**TASK TO COMPLETE**:
Find every line in the records below that holds the word "rgba", and copy each one.

**SUPPLIED INFORMATION**:
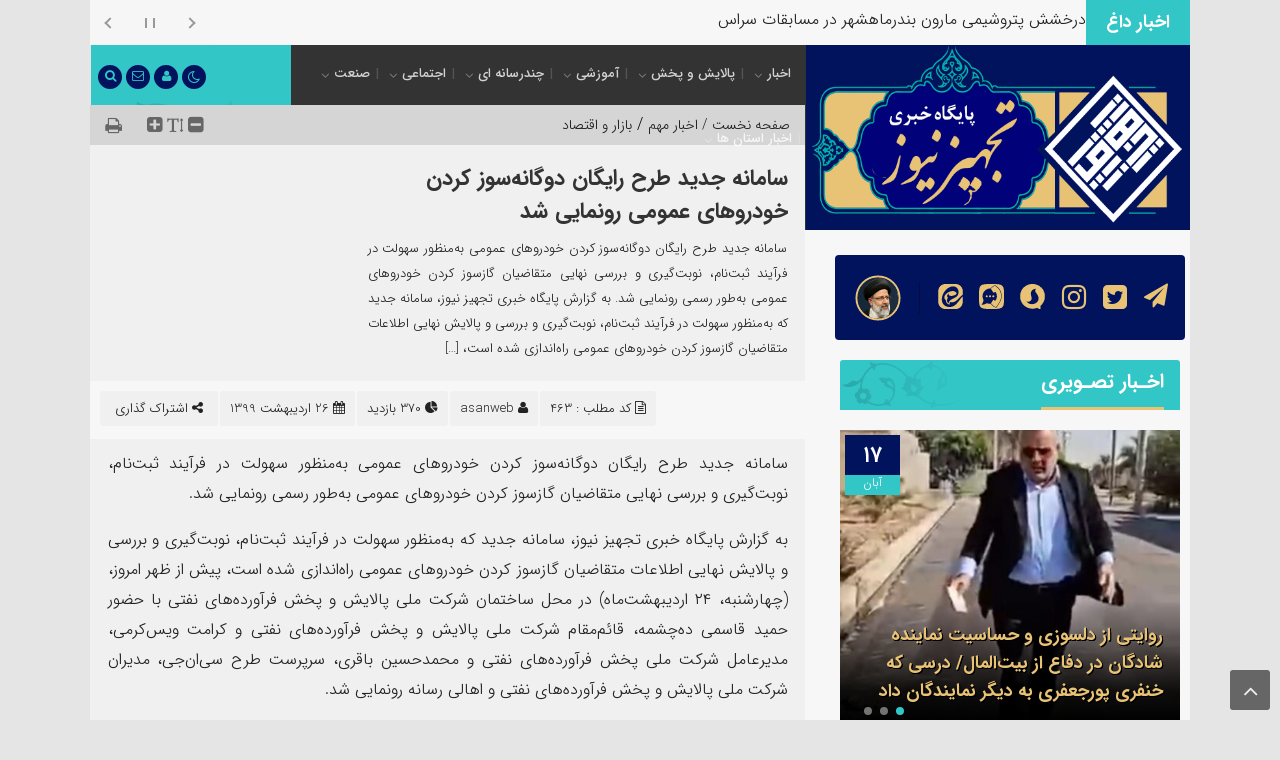

--- FILE ---
content_type: image/svg+xml
request_url: https://tajhiznews.ir/wp-content/themes/Pastor/img/sbg.svg
body_size: 3513
content:
<?xml version="1.0" encoding="UTF-8"?>
<!-- Generator: Adobe Illustrator 24.1.1, SVG Export Plug-In . SVG Version: 6.00 Build 0)  -->
<svg version="1.1" id="Layer_1" xmlns="http://www.w3.org/2000/svg" xmlns:xlink="http://www.w3.org/1999/xlink" x="0px" y="0px" viewBox="0 0 106 40.55" style="enable-background:new 0 0 106 40.55;" xml:space="preserve">
<defs>
	<linearGradient id="grad1" x1="0%" y1="0%" x2="100%" y2="0%">
		<stop offset="0%" style="stop-color:rgba(0,0,0,0.15);stop-opacity:1"/>
		<stop offset="100%" style="stop-color:rgba(0,0,0,0);stop-opacity:1"/>
	</linearGradient>
</defs>
<path fill="url(#grad1)" d="M102.52,25.43c-4.57,6.31-11.75,10.12-19.7,10.45c-1.21,0.05-2.42,0.02-3.6-0.09c-2.02-0.87-2.63-1.92-2.6-3.49  c-1.23,0.61-2.02,1.45-2.17,2.62c-4.15-1.16-7.86-3.3-10.68-6.25c0.11-0.11,0.21-0.22,0.3-0.34c0.59-0.8,0.74-1.7,0.44-2.71  c1.82-0.37,2.4-3.22,4.09-4.01c-0.46-0.49-1.49-0.45-2.84-0.11c-0.83-3.08-0.9-5.29,0.08-6.32c-0.89-0.54-1.94-0.14-3.04,0.59  c-0.59-0.71-1.21-1.13-1.85-1.27c0,0,0,0,0,0c1.6-3.88,5.05-7.13,8.92-8.51c2.3,0.14,3.25,0.94,3.74,2.47  c0.95-0.96,1.43-2,1.21-3.13c2.29,0.22,4.91,1.27,7.27,4.14c0,0,0,0,0,0.01c0.96,5.49-4.88,6.13-2.38,10.19  c-2.24,1.63-0.48,3.97-2.24,5.21c2.25,0.14,4.25-0.5,5.68-3.01c4.49,0.48,5.28-6.83,0.71-12.45c0,0,0,0,0,0  c-2.4-3.3-5.51-5.2-8.99-5.51c0.34-1.21-0.16-2.23-0.87-3.23C73.25,2,72.79,2.83,70.08,4.42c-4.76,1.44-9.05,5.47-10.74,10.28  c0,0,0,0,0,0c-0.16,0.07-0.33,0.16-0.49,0.26c-0.72-1.06-1.6-1.82-3-1.66c-0.25,0.03-0.49,0.09-0.73,0.17c0,0,0,0,0,0  C47.59,4.62,38.4,0.8,30.18,3.01c-3.65-0.15-4.45-0.7-5.77-1.61c-0.21,1.38-0.16,2.65,1.06,3.64c-3.04,1.87-5.44,4.62-7.02,7.99  c-0.96,1.5-2.04,2.7-3.57,3.94c-0.36,0.29-0.83,0.41-1.29,0.32l-3.1-0.59c-0.4-0.07-0.8,0.04-1.1,0.31c-2.71,2.47-5.3,3.3-7.79,2.77  c2.46,3.53,10.09,2.97,15.33-2.34c-0.4,1.72-0.62,3.54-0.64,5.44c0,0,0,0,0,0c-1.34,0.47-2.45,1.77-1.83,3.16  c-2.94-0.31-3.37,4.95-0.58,5.25c-1.74,2.39,2.6,5.4,4.25,3.12c0.77,1.74,3.02,1.42,4.22,0.3c0,0,0,0,0,0  c2.68,1.7,5.94,2.59,9.12,2.59c1.49,0,2.97-0.2,4.36-0.6c3.15-0.15,3.99,0.3,5.32,1.02c0.06-1.23-0.09-2.36-1.03-3.19  c2.73-2.15,4.31-5.42,4.54-9.48c0-0.01,0-0.02,0-0.02c0-0.01,0-0.01,0-0.01c0.78-7.21-3.86-12.91-7.37-10.07  c-2.56-1.32-4.59-0.77-6.4,0.57c2.16,0.08,1.95,3,4.71,3.14c0.12,4.75,5.36,2.11,7.54,7.24c0,0,0,0,0,0c0,0,0,0,0,0  c-0.42,3.7-2.04,6-3.85,7.44c-0.44-1.07-1.4-1.68-2.72-1.97c0.42,1.56,0.07,2.74-1.79,4.11c-3.84,0.92-8.3,0.17-11.71-2.01  c0,0,0,0,0,0c0.08-0.38,0.05-0.78-0.13-1.19c2.94,0.31,3.37-4.95,0.58-5.24c1.74-2.39-2.6-5.4-4.25-3.12  c-0.32-0.72-0.9-1.09-1.56-1.19c0.07-3.32,0.76-6.37,1.99-9.02c0.01-0.02,0.02-0.04,0.03-0.05l-0.01,0  c1.42-3.02,3.54-5.51,6.21-7.23c0.42,0.84,1.22,1.4,2.31,1.76c-0.24-1.48,0.16-2.57,1.83-3.66c7.74-2.32,16.53,1.26,23.79,9.71  c-0.07,0.07-0.15,0.15-0.21,0.23c-0.92,1.07-0.78,2.23-0.3,3.41c-1.51,0.68-2.06,1.91-1.53,3.73c-1.23,0.51-2.14,1.16-2.19,2.19  c1.39-0.24,3.19,1.06,5.27,3.47c-1.04,0.93-1.65,1.77-1.5,2.42c1.6-0.96,4.28,0.16,5.61-1.14c0.67,0.81,1.51,1.2,2.5,1.15  c0.35-0.02,0.7-0.09,1.02-0.21c2.99,3.2,6.95,5.53,11.37,6.79c-0.67,1.02-0.54,2.13-0.19,3.29c1.15-1.06,1.86-1.71,5.23-2.35  c0.9,0.08,1.8,0.13,2.72,0.13c0.39,0,0.79-0.01,1.19-0.02c8.39-0.34,15.97-4.37,20.8-11.04L102.52,25.43z M83.54,19.14  c-0.72,0.16-1.48-0.2-1.75-0.89c-0.61-1.55,1.73-3.06,2.16-6.26C85.26,15.82,85.28,18.76,83.54,19.14z M38.13,18.71  c-0.15-0.72,0.29-1.44,0.98-1.7c1.66-0.63,3.24,1.84,4.24,5.77C41.25,20.33,38.47,20.34,38.13,18.71z M18.98,26.54  c1.45,0.15,2.5,1.46,2.35,2.91c-0.15,1.45-1.45,2.51-2.91,2.36c-1.45-0.15-2.5-1.46-2.35-2.91C16.22,27.44,17.53,26.38,18.98,26.54z   M60.99,25.61c-1.12,0.6-2.5,0.17-3.1-0.95c-0.59-1.12-0.26-5.38-0.26-5.38s3.71,2.11,4.31,3.22C62.53,23.62,62.1,25.01,60.99,25.61  z"/>
</svg>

**RESULT OF THIS EXERCISE**:
		<stop offset="0%" style="stop-color:rgba(0,0,0,0.15);stop-opacity:1"/>
		<stop offset="100%" style="stop-color:rgba(0,0,0,0);stop-opacity:1"/>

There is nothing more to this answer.